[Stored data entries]
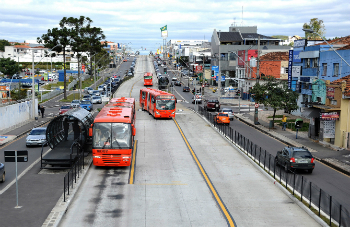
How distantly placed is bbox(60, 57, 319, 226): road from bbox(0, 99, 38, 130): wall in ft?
59.6

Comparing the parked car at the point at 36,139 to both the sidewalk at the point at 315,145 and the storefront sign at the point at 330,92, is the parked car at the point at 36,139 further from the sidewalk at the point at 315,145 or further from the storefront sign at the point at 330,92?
the storefront sign at the point at 330,92

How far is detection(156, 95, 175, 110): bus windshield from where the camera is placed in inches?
1843

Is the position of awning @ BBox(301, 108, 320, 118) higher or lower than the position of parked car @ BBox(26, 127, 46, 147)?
higher

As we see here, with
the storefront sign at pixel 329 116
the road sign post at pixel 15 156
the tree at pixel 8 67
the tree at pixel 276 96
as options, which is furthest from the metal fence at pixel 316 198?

What you should do: Switch each "parked car" in the material to "parked van" and write the material out again with no other changes, omitting the pictures.

Task result:
How distantly placed is bbox(60, 57, 319, 226): road from bbox(0, 99, 38, 130): wall in ft?
59.6

Comparing the parked van at the point at 36,139 to both the sidewalk at the point at 315,145 and the storefront sign at the point at 330,92, is the parked van at the point at 36,139 further from the sidewalk at the point at 315,145 or further from the storefront sign at the point at 330,92?
the storefront sign at the point at 330,92

How far is detection(156, 95, 175, 110): bus windshield from where the camera is placed in inches?
1843

Is the position of awning @ BBox(301, 108, 320, 118) higher or lower than the position of parked van @ BBox(26, 127, 46, 147)?
higher

As we see here, with
the storefront sign at pixel 329 116
the road sign post at pixel 15 156
the tree at pixel 8 67
the tree at pixel 276 96
as options, which is furthest from the metal fence at pixel 316 198?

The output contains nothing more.